Monocytes from SLE patients exhibit globally dysregulated gene expression. The transcriptome is not simply altered by the transcriptional activation of a set of genes, but is qualitatively different in SLE. The identification of novel loci, inducible by LPS, suggests that chronic microbial translocation could contribute to the immunologic dysregulation in SLE, a new potential disease mechanism.
对系统性红斑狼疮 (SLE) 患者外周血单个核细胞的基因表达研究表明存在 I 型干扰素特征和炎症细胞因子基因表达增加。阿-吉综合征(Aicardi Goutières syndrome)患者的研究常被认为是 SLE 的单一基因模型,表明非编码 RNA 的积累可能驱动某些病理基因表达,但尚未对 SLE 患者进行 RNA 测序研究。
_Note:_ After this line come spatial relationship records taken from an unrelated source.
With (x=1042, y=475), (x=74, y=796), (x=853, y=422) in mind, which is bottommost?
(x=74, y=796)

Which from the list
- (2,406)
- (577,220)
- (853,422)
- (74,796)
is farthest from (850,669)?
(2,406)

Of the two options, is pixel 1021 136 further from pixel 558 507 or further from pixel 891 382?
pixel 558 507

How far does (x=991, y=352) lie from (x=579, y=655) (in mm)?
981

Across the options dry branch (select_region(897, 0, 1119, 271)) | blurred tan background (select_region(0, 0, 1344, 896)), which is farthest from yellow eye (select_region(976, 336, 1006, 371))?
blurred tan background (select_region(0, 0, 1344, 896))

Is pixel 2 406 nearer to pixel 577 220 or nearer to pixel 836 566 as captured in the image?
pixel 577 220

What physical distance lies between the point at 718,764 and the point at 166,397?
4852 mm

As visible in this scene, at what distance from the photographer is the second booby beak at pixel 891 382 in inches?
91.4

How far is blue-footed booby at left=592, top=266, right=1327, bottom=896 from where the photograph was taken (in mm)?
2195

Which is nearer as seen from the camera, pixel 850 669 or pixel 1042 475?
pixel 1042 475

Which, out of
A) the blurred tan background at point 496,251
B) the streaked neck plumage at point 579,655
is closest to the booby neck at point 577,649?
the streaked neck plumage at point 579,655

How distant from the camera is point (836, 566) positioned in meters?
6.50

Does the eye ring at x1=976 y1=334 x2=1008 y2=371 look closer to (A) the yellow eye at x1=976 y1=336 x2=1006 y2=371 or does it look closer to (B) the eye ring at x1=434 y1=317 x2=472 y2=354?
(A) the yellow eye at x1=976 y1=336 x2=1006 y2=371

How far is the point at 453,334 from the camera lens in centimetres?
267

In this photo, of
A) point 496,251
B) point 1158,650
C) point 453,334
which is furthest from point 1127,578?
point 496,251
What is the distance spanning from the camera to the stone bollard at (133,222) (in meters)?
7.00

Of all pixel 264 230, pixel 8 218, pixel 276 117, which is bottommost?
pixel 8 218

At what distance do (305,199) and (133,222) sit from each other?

本研究旨在定义编码和非编码 RNA 的改变表达,并检测 SLE 中全局改变的 RNA 处理。
使用 RNA-seq 研究了 8 名健康年龄/性别匹配的对照者和 9 名 SLE 患者(疾病活动度低中度且无生物药物使用或免疫抑制治疗)的纯化单核细胞。使用定量 RT-PCR 验证了发现。通过 ELISA 测量血清内毒素水平。
我们发现 SLE 患者的大多数内源性逆转录病毒和小核仁 RNA 的表达减少,但前 miRNA 的表达增加。剪接模式和聚腺苷酸化明显改变。此外,SLE 单核细胞表达了新型转录本,这一效应可被 LPS 处理的对照单核细胞复制。我们进一步鉴定出 SLE 患者循环内毒素增加。
SLE 患者的单核细胞表现出普遍失调的基因表达。转录组不是通过一组基因的转录激活简单改变,而是在 SLE 中具有不同的性质。新型可诱导 LPS 的基因座的鉴定表明,慢性微生物易位可能导致 SLE 中的免疫失调,这是一种新的潜在疾病机制。